Report Issue Edit Page

Retrieving Debug Information

Each Dgraph data node exposes profile over /debug/pprof endpoint and metrics over /debug/vars endpoint. Each Dgraph data node has it’s own profiling and metrics information. Below is a list of debugging information exposed by Dgraph and the corresponding commands to retrieve them.

Metrics Information

If you are collecting these metrics from outside the Dgraph instance you need to pass --expose_trace=true flag, otherwise there metrics can be collected by connecting to the instance over localhost.

curl http://<IP>:<HTTP_PORT>/debug/vars

Metrics can also be retrieved in the Prometheus format at /debug/prometheus_metrics. See the Metrics section for the full list of metrics.

Profiling Information

Profiling information is available via the go tool pprof profiling tool built into Go. The “Profiling Go programs” Go blog post will help you get started with using pprof. Each Dgraph Zero and Dgraph Alpha exposes a debug endpoint at /debug/pprof/<profile> via the HTTP port.

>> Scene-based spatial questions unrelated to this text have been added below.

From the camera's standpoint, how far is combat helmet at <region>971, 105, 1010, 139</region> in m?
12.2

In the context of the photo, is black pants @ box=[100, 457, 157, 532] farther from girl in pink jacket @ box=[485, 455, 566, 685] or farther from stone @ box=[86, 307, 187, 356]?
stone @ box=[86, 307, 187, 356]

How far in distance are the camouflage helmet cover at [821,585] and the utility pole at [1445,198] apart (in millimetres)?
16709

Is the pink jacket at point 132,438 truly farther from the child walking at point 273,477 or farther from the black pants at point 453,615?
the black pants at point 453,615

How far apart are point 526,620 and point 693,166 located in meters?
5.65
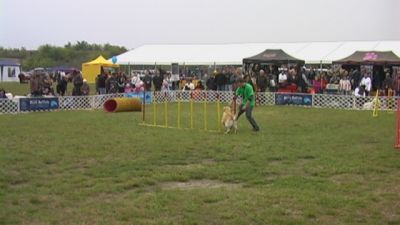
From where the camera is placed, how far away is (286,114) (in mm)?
22141

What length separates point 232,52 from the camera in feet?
132

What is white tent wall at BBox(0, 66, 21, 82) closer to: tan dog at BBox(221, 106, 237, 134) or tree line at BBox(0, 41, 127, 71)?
tree line at BBox(0, 41, 127, 71)

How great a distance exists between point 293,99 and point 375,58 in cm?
484

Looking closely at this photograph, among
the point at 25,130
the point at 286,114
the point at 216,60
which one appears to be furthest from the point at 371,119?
the point at 216,60

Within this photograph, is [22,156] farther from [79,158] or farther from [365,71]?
[365,71]

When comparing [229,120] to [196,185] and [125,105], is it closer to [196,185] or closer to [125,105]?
[196,185]

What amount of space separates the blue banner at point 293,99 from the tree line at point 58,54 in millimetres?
68115

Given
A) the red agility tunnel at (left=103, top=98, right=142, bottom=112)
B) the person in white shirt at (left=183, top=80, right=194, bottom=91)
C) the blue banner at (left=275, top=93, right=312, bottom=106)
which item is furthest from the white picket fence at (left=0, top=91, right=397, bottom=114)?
the person in white shirt at (left=183, top=80, right=194, bottom=91)

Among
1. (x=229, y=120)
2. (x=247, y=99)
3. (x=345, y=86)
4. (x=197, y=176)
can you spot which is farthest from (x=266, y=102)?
(x=197, y=176)

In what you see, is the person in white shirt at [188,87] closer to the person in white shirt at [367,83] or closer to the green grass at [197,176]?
the person in white shirt at [367,83]

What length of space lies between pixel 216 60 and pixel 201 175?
97.4 ft

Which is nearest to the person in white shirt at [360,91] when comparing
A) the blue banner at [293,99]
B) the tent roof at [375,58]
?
the tent roof at [375,58]

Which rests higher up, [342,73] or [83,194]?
[342,73]

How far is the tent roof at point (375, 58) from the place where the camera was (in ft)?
90.9
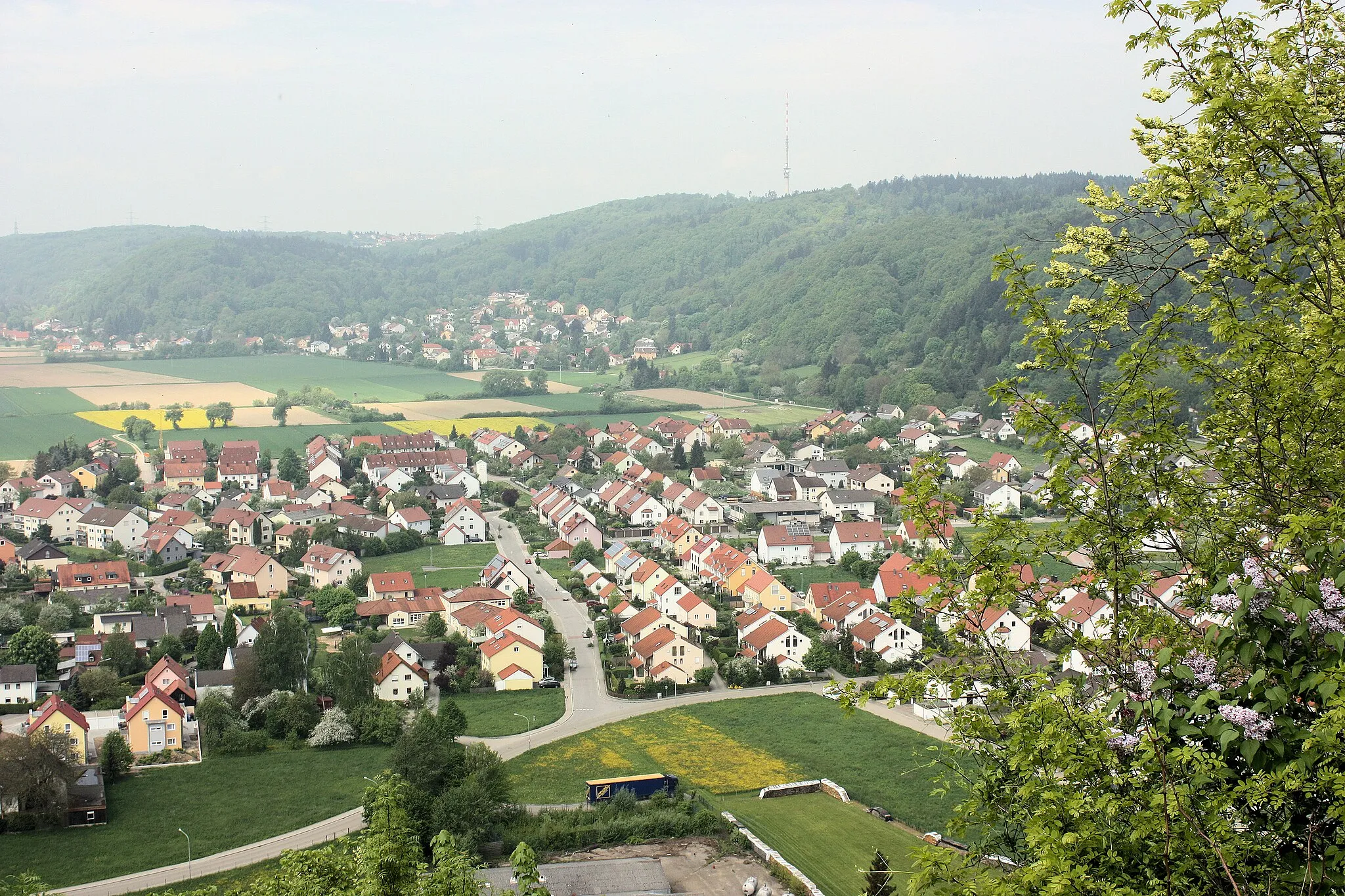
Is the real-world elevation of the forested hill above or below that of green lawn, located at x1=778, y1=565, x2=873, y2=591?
above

go tool pprof http://<IP>:<HTTP_PORT>/debug/pprof/heap
Fetching profile from ...
Saved Profile in ...

The output of the command would show the location where the profile is stored.

In the interactive pprof shell, you can use commands like top to get a listing of the top functions in the profile, web to get a visual graph of the profile opened in a web browser, or list to display a code listing with profiling information overlaid.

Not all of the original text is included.